**Text block**.
---

The U.S. Government has significantly reduced defense spending over the past few years and we do not anticipate receiving any meaningful additional Government funding in the near future. We have completed all of our Government contracts and do not have any funded Government contracts for future work. We have also developed our USP laser technologies and systems for commercial markets. We have not generated meaningful sales of our commercial systems and we have one existing agreement for the lease of our High Voltage equipment. We are not investing company funds or resources to further develop and enhance our technologies and systems or market our systems other than the submission of proposals for Government contracts.

 

The company’s Board of Directors determined that as of October 3, 2014, the company would suspend its current business activities. As a result, the company considers itself to be a “shell company” as such term is defined in Rule 12b-2 of the Securities Exchange Act of 1934, as amended. The company will not incur any material costs associated with the suspension of its activities. As of November 8, 2014, our backlog was $-0-. We have ceased our operations and the board has suspended payment of director fees and all employees are be employed part-time and paid on an hourly basis to preserve cash.

 

The company is continuing to consider strategic alternatives, including mergers, the acquisitions of one or more business or technologies and/or the disposition of one or more of our existing business.

 

The accompanying unaudited financial statements have been prepared on a going concern basis, which contemplates the realization of assets and satisfaction of liabilities in the normal course of business. For the nine months ended September 30, 2014, the company incurred a net loss of approximately $590,000, had negative cash flows from operations of $557,000 and may incur additional future losses due to the reduction in Government contract activity. These matters raise substantial doubt as to the company’s ability to continue as a going concern. The financial statements do not include any adjustments relating to the recoverability of assets and the amount or classification of liabilities that might be necessary should the company be unable to continue as a going concern.

 

-5-
 

 

APPLIED ENERGETICS, INC.

NOTES TO CONSOLIDATED FINANCIAL STATEMENTS

September 30, 2014

(Unaudited)

 

As of September 30, 2014, the company had approximately $532,000 in cash and cash equivalents.

 

USE OF ESTIMATES

 

The preparation of consolidated financial statements in conformity with United States Generally Accepted Accounting Principles (“GAAP”) requires management to make estimates, judgments and assumptions that affect the amounts reported in the financial statements and accompanying notes. Management bases its assumptions on historical experiences and on various other estimates that it believes to be reasonable under the circumstances, the results of which form the basis for making judgments about the carrying values of assets and liabilities that are not readily apparent from other sources. In addition, management considers the basis and methodology used in developing and selecting these estimates, the trends in and amounts of these estimates, specific matters affecting the amount of and changes in these estimates, and any other relevant matters related to these estimates, including significant issues concerning accounting principles and financial statement presentation. Such estimates and assumptions could change in the future, as more information becomes known which could materially impact the amounts reported and disclosed herein. Significant estimates include revenue recognition under the percentage of completion method of contract accounting, estimating costs at completion on a contract, the valuation of inventory, carrying amount of long-lived assets, expected forfeiture rate on stock-based compensation and measurements of income tax assets and liabilities.

---

**Data extract**.
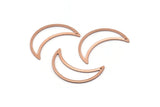 Copper Moon Charm, 8 Raw Copper Crescent Moon Charms With 1 Hole (30x10x0.80mm) M03109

---

**Required work**.
[1] Name every significant estimate listed in the Applied Energetics excerpt.
[2] Reproduce the passage of the Applied Energetics excerpt between "APPLIED ENERGETICS, INC." and "and cash equivalents.", inclusive, word for word.
[3] Using the Applied Energetics excerpt, answer each of the following briefly:
(a) As of what date did the Board of Directors decide the company would suspend its current business activities?
(b) How much cash and cash equivalents did the company have as of September 30, 2014?
(c) What approximate net loss did the company incur for the nine months ended September 30, 2014?
Answer from the Applied Energetics excerpt alone.

**Exercise results**.
[1]
- Revenue recognition under the percentage of completion method of contract accounting
- Estimating costs at completion on a contract
- The valuation of inventory
- Carrying amount of long-lived assets
- Expected forfeiture rate on stock-based compensation
- Measurements of income tax assets and liabilities

[2]
APPLIED ENERGETICS, INC.

NOTES TO CONSOLIDATED FINANCIAL STATEMENTS

September 30, 2014

(Unaudited)

 

As of September 30, 2014, the company had approximately $532,000 in cash and cash equivalents.

[3]
(a) October 3, 2014
(b) Approximately $532,000
(c) Approximately $590,000